Passage shown
◇ ◇ ◇ ◇

Yes, it is thanks to the new "lazy loading" feature, where only the necessary resources are loaded (as opposed to all of them).
Title: Re: X-Com Files feedback
Post by: Delkatar on October 16, 2018, 12:50:38 am
A question and some more feedback.

What do I need to produce Alien Laser Rifle ammo? I had the rifles themselves and the clips researched for months, I'm able to build laser cannons for my aircraft as well as laser HWPs - both tanks and hover and would soon be done researching the laser defense. I just got cyberarmor built for most of my people and decided to build some laser rifles to help with logistics so I could remove some of the various mid to long range weapons I have cluttering my deployable craft and bases, I got some rifles built and got the unpleasant surprise of not being able to make ammo for them - all I have is two clips I captured during an UFO mission a few months back.

The Cyberarmour makes a huge difference and allows a lot bolder gameplay, especially when capturing enemies are concerned and as importantly, in underground missions, which up to that point were suicide without saving and loading as if there was no tomorrow.

Mission wise, range continues to be an issue, especially in the Americas. All Exalt missions that spawn lately have only people I've already captured enough of for them to no longer show in the research tab for interrogation and no joy with finding anyone who can unlock their HQ.

◇ ◇ ◇ ◇

Things to do
1. In the forum post, how many Alien Laser Rifle clips does the writer have?
2. Rewrite the forum post from "The Cyberarmour makes" up to and including "was no tomorrow.", with "underground missions" replaced by "night missions".

◇ ◇ ◇ ◇

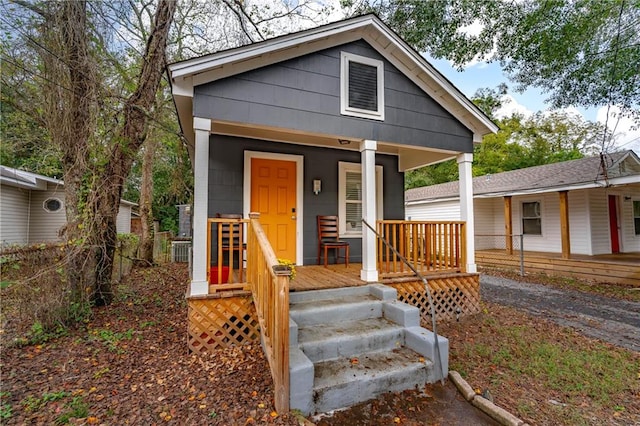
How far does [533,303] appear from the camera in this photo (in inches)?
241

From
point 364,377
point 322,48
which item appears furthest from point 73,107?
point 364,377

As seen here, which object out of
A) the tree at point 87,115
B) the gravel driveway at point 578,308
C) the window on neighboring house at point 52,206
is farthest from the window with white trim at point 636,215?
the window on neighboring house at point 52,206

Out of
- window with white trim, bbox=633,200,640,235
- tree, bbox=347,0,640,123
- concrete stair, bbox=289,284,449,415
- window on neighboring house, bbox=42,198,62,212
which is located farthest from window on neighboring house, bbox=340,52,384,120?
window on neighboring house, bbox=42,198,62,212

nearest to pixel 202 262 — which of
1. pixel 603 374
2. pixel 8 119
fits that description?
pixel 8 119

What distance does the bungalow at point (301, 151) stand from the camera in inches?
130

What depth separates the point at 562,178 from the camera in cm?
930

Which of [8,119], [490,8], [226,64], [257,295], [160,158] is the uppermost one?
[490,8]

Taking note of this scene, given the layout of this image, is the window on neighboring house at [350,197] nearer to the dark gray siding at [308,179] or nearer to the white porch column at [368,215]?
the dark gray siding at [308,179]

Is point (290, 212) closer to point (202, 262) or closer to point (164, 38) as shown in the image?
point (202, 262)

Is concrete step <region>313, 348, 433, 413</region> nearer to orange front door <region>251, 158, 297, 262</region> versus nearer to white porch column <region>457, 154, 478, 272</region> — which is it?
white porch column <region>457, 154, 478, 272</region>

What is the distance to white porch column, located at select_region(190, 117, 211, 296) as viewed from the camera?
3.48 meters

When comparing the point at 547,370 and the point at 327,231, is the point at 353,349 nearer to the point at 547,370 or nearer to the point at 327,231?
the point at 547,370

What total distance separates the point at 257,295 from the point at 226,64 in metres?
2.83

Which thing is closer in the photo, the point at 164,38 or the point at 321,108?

◇ ◇ ◇ ◇

Responses per task
1. The writer has two clips, captured during a UFO mission a few months earlier.

2.
The Cyberarmour makes a huge difference and allows a lot bolder gameplay, especially when capturing enemies are concerned and as importantly, in night missions, which up to that point were suicide without saving and loading as if there was no tomorrow.